Checking if the Hessian is the derivative of the gradient

466 Views Asked by At

Suppose $f: \Bbb R^n \to \Bbb R$. I have a code that computes the gradient of $f$. I have another code that computes the Hessian of $f$ times a vector. Now I want to check if they are correct. Specifically, I am checking of the Hessian times vector is the directional derivative of the gradient.

I have

Hessian(x).v \approx (1/h) * (grad(x+h.v) - grad(x)) where h is a scalar.

Define:

fderror:= (Hessian.v - (1/h) * ( grad(x+h.v) - grad(x))))^T (Hessian.v - (1/h) * ( grad(x+h.v) - grad(x)))).

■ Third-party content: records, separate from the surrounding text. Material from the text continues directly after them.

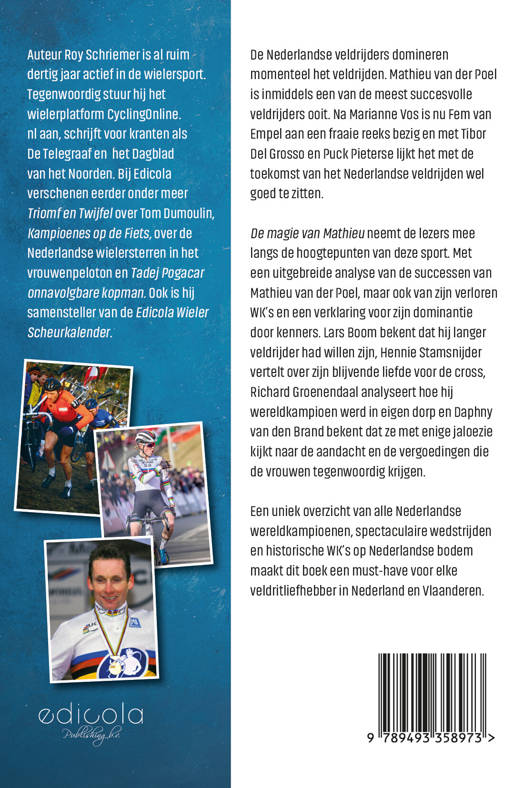 Auteur Roy Schriemer is al ruim dertig jaar actief in de wielersport. Tegenwoordig stuur hij het wielerplatform CyclingOnline. nl aan, schrijft voor kranten als De Telegraaf en het Dagblad van het Noorden. Bij Edicola verschenen eerder onder meer Triomf en Twijfel over Tom Dumoulin, Kampioenes op de Fiets, over de Nederlandse wielersterren in het vrouwenpeloton en Tadej Pogacar onnavolgbare kopman. Ook is hij samensteller van de Edicola Wieler Scheurkalender.

edicola
Publishing b.v.

De Nederlandse veldrijders domineren momenteel het veldrijden. Mathieu van der Poel is inmiddels een van de meest succesvolle veldrijders ooit. Na Marianne Vos is nu Fem van Empel aan een fraaie reeks bezig en met Tibor Del Grosso en Puck Pieterse lijkt het met de toekomst van het Nederlandse veldrijden wel goed te zitten.

De magie van Mathieu neemt de lezers mee langs de hoogtepunten van deze sport. Met een uitgebreide analyse van de successen van Mathieu van der Poel, maar ook van zijn verloren WK's en een verklaring voor zijn dominantie door kenners. Lars Boom bekent dat hij langer veldrijder had willen zijn, Hennie Stamsnijder vertelt over zijn blijvende liefde voor de cross, Richard Groenendaal analyseert hoe hij wereldkampioen werd in eigen dorp en Daphny van den Brand bekent dat ze met enige jaloezie kijkt naar de aandacht en de vergoedingen die de vrouwen tegenwoordig krijgen.

Een uniek overzicht van alle Nederlandse wereldkampioenen, spectaculaire wedstrijden en historische WK's op Nederlandse bodem maakt dit boek een must-have voor elke veldritliefhebber in Nederland en Vlaanderen.

9 789493 358973 >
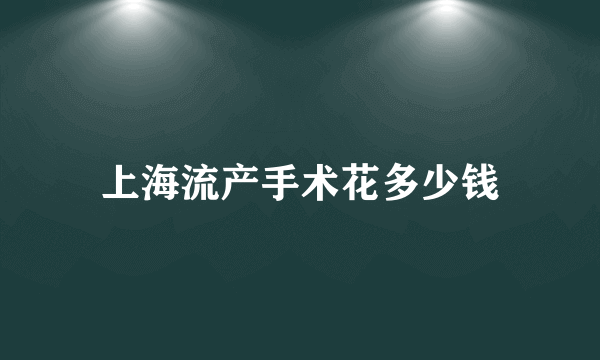 上海流产手术花多少钱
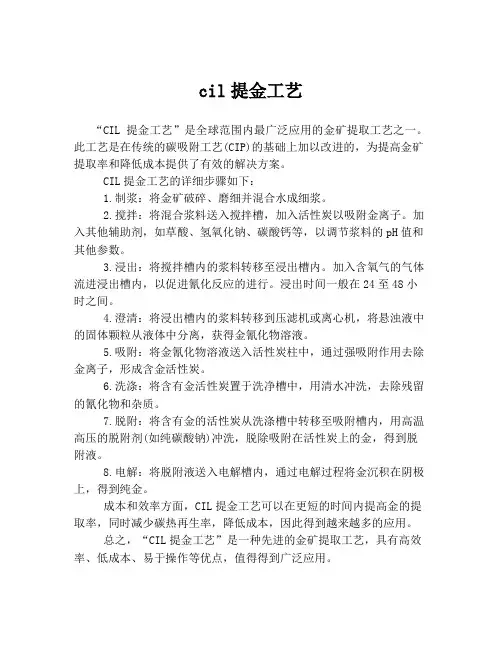 cil 提金工艺

“CIL 提金工艺”是全球范围内最广泛应用的金矿提取工艺之一。此工艺是在传统的碳吸附工艺(CIP)的基础上加以改进的，为提高金矿提取率和降低成本提供了有效的解决方案。

CIL 提金工艺的详细步骤如下：

1.制浆：将金矿破碎、磨细并混合水成细浆。

2.搅拌：将混合浆料送入搅拌槽，加入活性炭以吸附金离子。加入其他辅助剂，如草酸、氢氧化钠、碳酸钙等，以调节浆料的 pH 值和其他参数。

3.浸出：将搅拌槽内的浆料转移至浸出槽内。加入含氧气的气体流进浸出槽内，以促进氰化反应的进行。浸出时间一般在 24 至 48 小时之间。

4.澄清：将浸出槽内的浆料转移到压滤机或离心机，将悬浊液中的固体颗粒从液体中分离，获得金氰化物溶液。

5.吸附：将金氰化物溶液送入活性炭柱中，通过强吸附作用去除金离子，形成含金活性炭。

6.洗涤：将含有金活性炭置于洗净槽中，用清水冲洗，去除残留的氰化物和杂质。

7.脱附：将含有金的活性炭从洗涤槽中转移至吸附槽内，用高温高压的脱附剂(如纯碳酸钠)冲洗，脱除吸附在活性炭上的金，得到脱附液。

8.电解：将脱附液送入电解槽内，通过电解过程将金沉积在阴极上，得到纯金。

成本和效率方面，CIL 提金工艺可以在更短的时间内提高金的提取率，同时减少碳热再生率，降低成本，因此得到越来越多的应用。

总之，“CIL 提金工艺”是一种先进的金矿提取工艺，具有高效率、低成本、易于操作等优点，值得得到广泛应用。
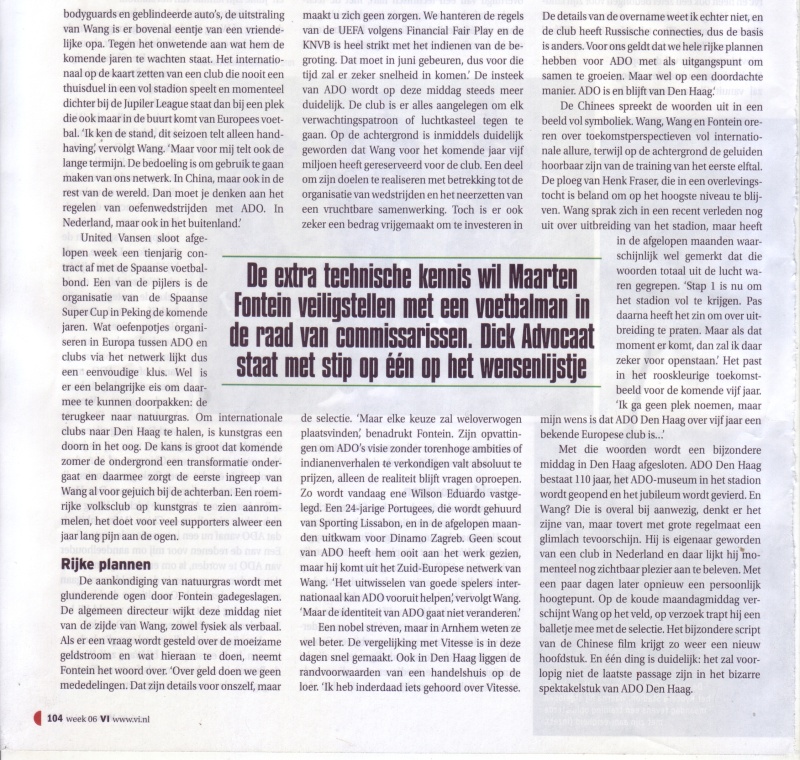 bodyguards en geblindeerde auto's, de uitstraling van Wang is er bovenal eentje van een vriendelijke opa. Tegen het onwetende aan wat hem de komende jaren te wachten staat. Het internationaal op de kaart zetten van een club die nooit een thuisduel in een vol stadion speelt en momenteel dichter bij de Jupiler League staat dan bij een plek die ook maar in de buurt komt van Europees voetbal. 'Ik ken de stand, dit seizoen telt alleen handhaving,' vervolgt Wang. 'Maar voor mij telt ook de lange termijn. De bedoeling is om gebruik te gaan maken van ons netwerk. In China, maar ook in de rest van de wereld. Dan moet je denken aan het regelen van oefenwedstrijden met ADO. In Nederland, maar ook in het buitenland.'

United Vansen sloot afgelopen week een tienjarig contract af met de Spaanse voetbalbond. Een van de pijlers is de organisatie van de Spaanse Super Cup in Peking de komende jaren. Wat oefenpotjes organiseren in Europa tussen ADO en clubs via het netwerk lijkt dus een eenvoudige klus. Wel is er een belangrijke eis om daarmee te kunnen doorpakken: de terugkeer naar natuurgras. Om internationale clubs naar Den Haag te halen, is kunstgras een doorn in het oog. De kans is groot dat komende zomer de ondergrond een transformatie ondergaat en daarmee zorgt de eerste ingreep van Wang al voor gejuich bij de achterban. Een roemrijke volksclub op kunstgras te zien aanrommelen, het doet voor veel supporters alweer een jaar lang pijn aan de ogen.

Rijke plannen

De aankondiging van natuurgras wordt met glunderende ogen door Fontein gadegeslagen. De algemeen directeur wijkt deze middag niet van de zijde van Wang, zowel fysiek als verbaal. Als er een vraag wordt gesteld over de moeizame geldstroom en wat hieraan te doen, neemt Fontein het woord over. 'Over geld doen we geen mededelingen. Dat zijn details voor onszelf, maar maakt u zich geen zorgen. We hanteren de regels van de UEFA volgens Financial Fair Play en de KNVB is heel strikt met het indienen van de begroting. Dat moet in juni gebeuren, dus voor die tijd zal er zeker snelheid in komen.' De insteek van ADO wordt op deze middag steeds meer duidelijk. De club is er alles aangelegen om elk verwachtingspatroon of luchtkasteel tegen te gaan. Op de achtergrond is inmiddels duidelijk geworden dat Wang voor het komende jaar vijf miljoen heeft gereserveerd voor de club. Een deel om zijn doelen te realiseren met betrekking tot de organisatie van wedstrijden en het neerzetten van een vruchtbare samenwerking. Toch is er ook zeker een bedrag vrijgemaakt om te investeren in de selectie. 'Maar elke keuze zal weloverwogen plaatsvinden,' benadrukt Fontein. Zijn opvattingen om ADO's visie zonder torenhoge ambities of indianenverhalen te verkondigen valt absoluut te prijzen, alleen de realiteit blijft vragen oproepen. Zo wordt vandaag ene Wilson Eduardo vastgelegd. Een 24-jarige Portugees, die wordt gehuurd van Sporting Lissabon, en in de afgelopen maanden uitkwam voor Dinamo Zagreb. Geen scout van ADO heeft hem ooit aan het werk gezien, maar hij komt uit het Zuid-Europese netwerk van Wang. 'Het uitwisselen van goede spelers internationaal kan ADO vooruit helpen,' vervolgt Wang. 'Maar de identiteit van ADO gaat niet veranderen.'

Een nobel streven, maar in Arnhem weten ze wel beter. De vergelijking met Vitesse is in deze dagen snel gemaakt. Ook in Den Haag liggen de randvoorwaarden van een handelshuis op de loer. 'Ik heb inderdaad iets gehoord over Vitesse. De details van de overname weet ik echter niet, en de club heeft Russische connecties, dus de basis is anders. Voor ons geldt dat we hele rijke plannen hebben voor ADO met als uitgangspunt om samen te groeien. Maar wel op een doordachte manier. ADO is en blijft van Den Haag.'

De Chinees spreekt de woorden uit in een beeld vol symboliek. Wang, Wang en Fontein oreren over toekomstperspectieven vol internationale allure, terwijl op de achtergrond de geluiden hoorbaar zijn van de training van het eerste elftal. De ploeg van Henk Fraser, die in een overlevingstocht is beland om op het hoogste niveau te blijven. Wang sprak zich in een recent verleden nog uit over uitbreiding van het stadion, maar heeft in de afgelopen maanden waarschijnlijk wel gemerkt dat die woorden totaal uit de lucht waren gegrepen. 'Stap 1 is nu om het stadion vol te krijgen. Pas daarna heeft het zin om over uitbreiding te praten. Maar als dat moment er komt, dan zal ik daar zeker voor openstaan.' Het past in het rooskleurige toekomstbeeld voor de komende vijf jaar. 'Ik ga geen plek noemen, maar mijn wens is dat ADO Den Haag over vijf jaar een bekende Europese club is...'

Met die woorden wordt een bijzondere middag in Den Haag afgesloten. ADO Den Haag bestaat 110 jaar, het ADO-museum in het stadion wordt geopend en het jubileum wordt gevierd. En Wang? Die is overal bij aanwezig, denkt er het zijne van, maar tovert met grote regelmaat een glimlach tevoorschijn. Hij is eigenaar geworden van een club in Nederland en daar lijkt hij momenteel nog zichtbaar plezier aan te beleven. Met een paar dagen later opnieuw een persoonlijk hoogtepunt. Op de koude maandagmiddag verschijnt Wang op het veld, op verzoek trapt hij een balletje mee met de selectie. Het bijzondere script van de Chinese film krijgt zo weer een nieuw hoofdstuk. En één ding is duidelijk: het zal voorlopig niet de laatste passage zijn in het bizarre spektakelstuk van ADO Den Haag.

De extra technische kennis wil Maarten Fontein veiligstellen met een voetbalman in de raad van commissarissen. Dick Advocaat staat met stip op één op het wensenlijstje

104 week 06 VI www.vi.nl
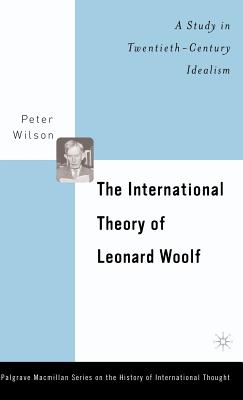 A Study in Twentieth-Century Idealism

Peter Wilson

The International Theory of Leonard Woolf

Palgrave Macmillan Series on the History of International Thought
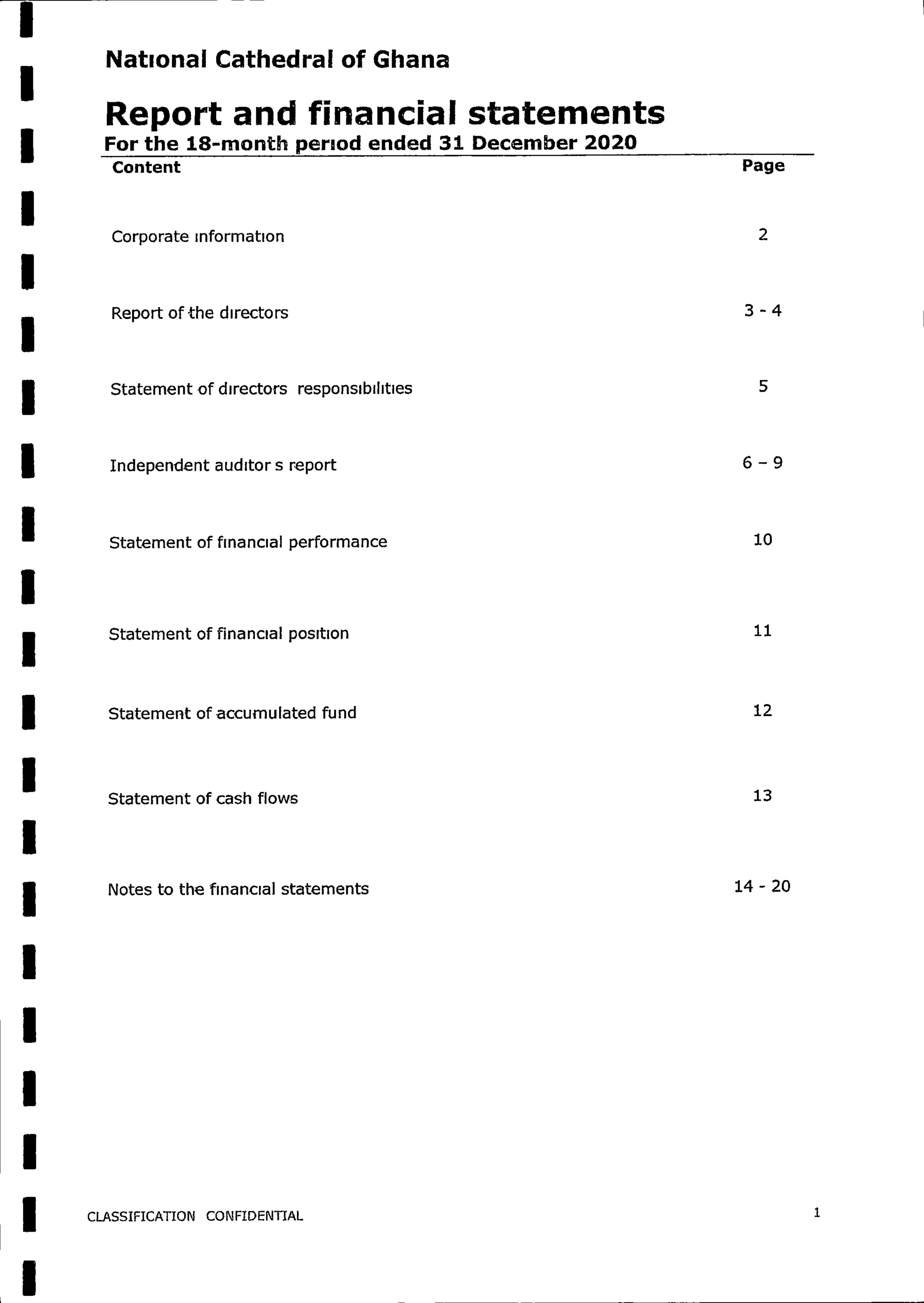 National Cathedral of Ghana

Report and financial statements
For the 18-month period ended 31 December 2020

| Content | Page |
|---|---|
| Corporate information | 2 |
| Report of the directors | 3 - 4 |
| Statement of directors responsibilities | 5 |
| Independent auditor s report | 6 – 9 |
| Statement of financial performance | 10 |
| Statement of financial position | 11 |
| Statement of accumulated fund | 12 |
| Statement of cash flows | 13 |
| Notes to the financial statements | 14 - 20 |

CLASSIFICATION CONFIDENTIAL

1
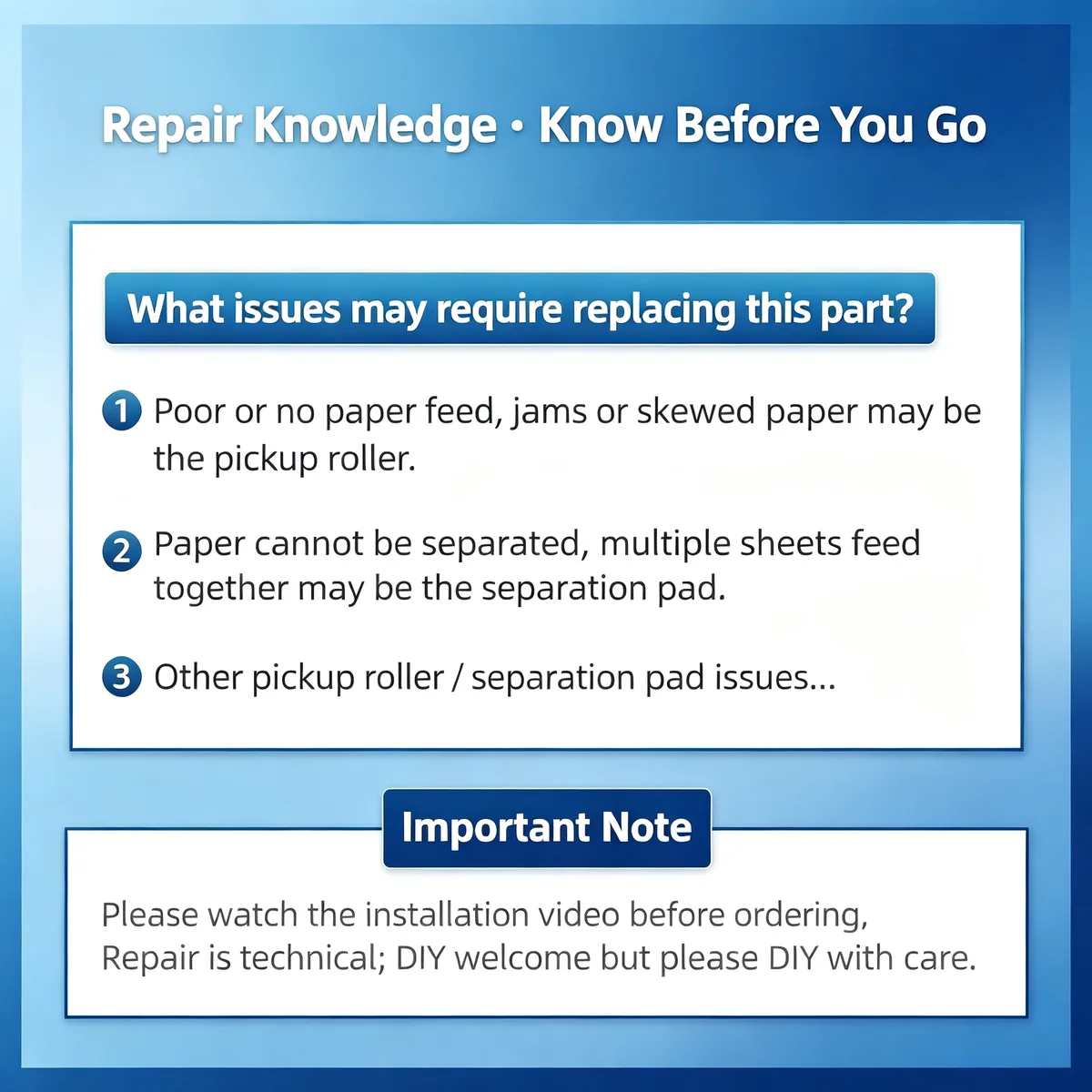 Repair Knowledge · Know Before You Go

What issues may require replacing this part?

1 Poor or no paper feed, jams or skewed paper may be the pickup roller.

2 Paper cannot be separated, multiple sheets feed together may be the separation pad.

3 Other pickup roller / separation pad issues...

Important Note

Please watch the installation video before ordering, Repair is technical; DIY welcome but please DIY with care.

For some reasons, as $h$ decreases, my $\text{fderror}$ increases and vice versa. And when $h$ is around 1e-10, my $\text{fderror}$ is around 1e+00.

Is it due to floating point or my Hessian-times-vector is not correct?

I would greatly appreciate your help.

1

There are 1 best solutions below

0
On

Well $1e-10$ is both small enough and large enough that it could either be rounding error, or a problem with your code. It's hard to say without further information.

  1. A good rule of thumb is to check to somewhere a bit less than the square root of machine epsilon. I like to go with $1e-6$ or $1e-7$.

  2. Run your code with a sequence of progressively smaller finite difference sizes $h$ and make a plot of error vs. $h$ on a logarithmic scale. If everything is correct you should see a straight line going down until machine precision where it starts to get a little weird. Here is a plot of what it should look like if your code is correct: finite difference error plot

  3. It's very common to use approximations to the Hessian (eg., Gauss-Newton approximation), in which case one would expect to have error that does not go away as you make $h$ smaller.

For reference, the Matlab code to generate the above plot is,

x0 = randn;
dx = randn;
hh = 10.^(-(1:0.5:15)); 
diff = (cos(x0 + hh*dx)-cos(x0))./hh; 
true = -sin(x0)*dx; 
err = abs(true - diff); 
plot(-log(hh),log(err))